Studies have suggested that WRKY gene serve as pivotal regulatory foundations in plant growth and development (Wang et al., 2023a). AtWRKY1 and AtWRKY75 were reported to be involved in leaf senescence in Arabidopsis, and AtWRKY46, AtWRKY54 and AtWRKY70 facilitates hypocotyl elongation through the brassinosteroid-mediated signaling pathway (Chen et al., 2017; Zhang et al., 2021, 2024). In strawberry, FvWRKY50 was involved in regulating flowering time, leaf senescence, and fruit ripening (Chen et al., 2023b). MaWRKY49 positively acted as a modulator of fruit ripening in Musa acuminata by activating the MaPL3 and MaPL11 expression (Liu et al., 2023). GmWRKY46 was negatively regulated the proliferation, elongation and phosphorus absorption efficiency of hairy roots during phosphorus deficiency conditions in soybean (Liu et al., 2022). Furthermore, it has been reported that WRKY genes play an important regulatory roles in the biosynthesis of secondary metabolite, such as terpenoids, alkaloids, and phenolic compounds (Li et al., 2025). LcWRKY17 positively promotes monoterpene synthesis by regulating the LcTPS42 genes expression within Litsea cubeba (Gao et al., 2023). CcWRKY7, CcWRKY29 and CcWRKY32 activate the promoter of protoberberine biosynthetic gene CcCNMT to regulate protoberberine alkaloid biosynthesis in Coptis chinensis, respectively (Huang et al., 2023). In Salvia miltiorrhiza, SmWRKY34 negatively regulates phenolic acid and tanshinone biosynthesis by targeting SmRAS and SmGGPPS genes, respectively (Shi et al., 2022).
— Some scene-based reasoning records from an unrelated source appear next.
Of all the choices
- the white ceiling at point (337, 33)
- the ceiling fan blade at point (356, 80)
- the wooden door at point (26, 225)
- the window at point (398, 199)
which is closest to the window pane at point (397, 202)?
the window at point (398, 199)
Previous studies have demonstrated that WRKY gene play a crucial role in responses to both biotic and abiotic stress (Wang et al., 2023b). SlWRKY51 functions as s positively regulatory in response to chilling stress by directly activating the expression of proline biosynthesis gene SlP5CS1 (Wang et al., 2024). Under heat treatment condition, the overexpressed MdWRKY75 has been shown to improve the degree of relative electrolyte leakage and contents of malondialdehyde(MDA) and proline, suggesting MdWRKY75 responds to heat and positively regulates basal thermotolerance in Malus domestica (Zhang et al., 2024c). Increasing evidence suggests that the pivotal role of WRKY in cadmium(Cd), arsenic(As), aluminum(Al) and copper(Cu) metal stress responses (Huang et al., 2024b; Ma and Hu, 2024). Knockdown of ZmWRKY64 disrupted Cd translocation in leaf and root cells, causing excessive Cd sequestration and decreasing Cd tolerance in maize (Gu et al., 2024). The As stress in rice rapidly induces not only the expression of OsWRKY28, a transcription factor associated with As transport, but also activates the MAPK cascade to phosphorylate OsWRKY76 (Mirza et al., 2023; Wang et al., 2018). Under the same stress conditions, OsWRKY71 may utilize GA signaling pathways to facilitate iron-mediated improvements in root system architecture (Mirza and Gupta, 2024). In soybean, GmWRKY21 and GmWRKY81 were induced by Al stress, and responsive to Al by regulating antioxidant enzyme genes (Han et al., 2022; Shu et al., 2022). Under conditions of Cu deficiency, OsWRKY37 is involved in regulating flowering time and grain fertility by activating the expression of copper transporter gene OsCOPT6 and yellow stripe-like gene OsYSL16 in rice (Ji et al., 2024).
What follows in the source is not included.